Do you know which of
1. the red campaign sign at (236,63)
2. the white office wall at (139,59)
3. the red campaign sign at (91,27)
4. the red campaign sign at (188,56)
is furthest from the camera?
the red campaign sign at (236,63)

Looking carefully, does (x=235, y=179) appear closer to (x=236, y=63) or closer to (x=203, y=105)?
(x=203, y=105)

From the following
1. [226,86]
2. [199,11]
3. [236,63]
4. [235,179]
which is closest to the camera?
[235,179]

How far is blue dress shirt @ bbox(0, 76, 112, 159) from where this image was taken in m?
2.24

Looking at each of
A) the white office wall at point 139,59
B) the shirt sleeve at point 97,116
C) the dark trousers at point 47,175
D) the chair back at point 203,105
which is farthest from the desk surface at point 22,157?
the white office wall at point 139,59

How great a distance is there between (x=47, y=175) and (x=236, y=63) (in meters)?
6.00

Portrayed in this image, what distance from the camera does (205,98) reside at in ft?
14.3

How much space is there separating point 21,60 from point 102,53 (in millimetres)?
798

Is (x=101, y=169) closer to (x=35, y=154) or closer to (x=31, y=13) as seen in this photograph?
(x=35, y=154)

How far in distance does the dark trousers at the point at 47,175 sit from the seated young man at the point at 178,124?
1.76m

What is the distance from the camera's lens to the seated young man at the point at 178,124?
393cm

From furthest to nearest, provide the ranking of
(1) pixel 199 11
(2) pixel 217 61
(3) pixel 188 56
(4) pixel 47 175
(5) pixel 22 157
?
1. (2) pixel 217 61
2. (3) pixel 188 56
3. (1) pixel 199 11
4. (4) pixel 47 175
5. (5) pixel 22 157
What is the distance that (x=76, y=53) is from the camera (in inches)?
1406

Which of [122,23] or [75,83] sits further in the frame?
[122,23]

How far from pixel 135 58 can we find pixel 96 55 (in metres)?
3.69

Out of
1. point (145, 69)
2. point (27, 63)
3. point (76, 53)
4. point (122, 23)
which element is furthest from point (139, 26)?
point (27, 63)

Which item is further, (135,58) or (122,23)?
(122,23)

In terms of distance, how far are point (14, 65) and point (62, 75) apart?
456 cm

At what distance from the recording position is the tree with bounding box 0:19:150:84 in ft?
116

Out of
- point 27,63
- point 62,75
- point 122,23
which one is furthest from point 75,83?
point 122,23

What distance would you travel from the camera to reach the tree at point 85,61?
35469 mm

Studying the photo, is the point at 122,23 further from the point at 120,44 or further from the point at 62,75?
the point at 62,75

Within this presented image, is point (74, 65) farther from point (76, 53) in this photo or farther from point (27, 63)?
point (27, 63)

> What to do
Print the stretch of items from the line containing "In terms of" through the last line of the items, keeping every line unchanged.

> Response
In terms of distance, how far are point (14, 65) and point (62, 75) apart?
456 cm

At what distance from the recording position is the tree with bounding box 0:19:150:84 in ft?
116

Out of
- point 27,63
- point 62,75
- point 122,23
which one is furthest from point 75,83?
point 122,23

What distance would you travel from the camera to reach the tree at point 85,61?
35469 mm

Studying the photo, is the point at 122,23 further from the point at 120,44 or further from the point at 62,75?
the point at 62,75

Within this presented image, is point (74, 65) farther from point (76, 53) in this photo or farther from point (27, 63)?
point (27, 63)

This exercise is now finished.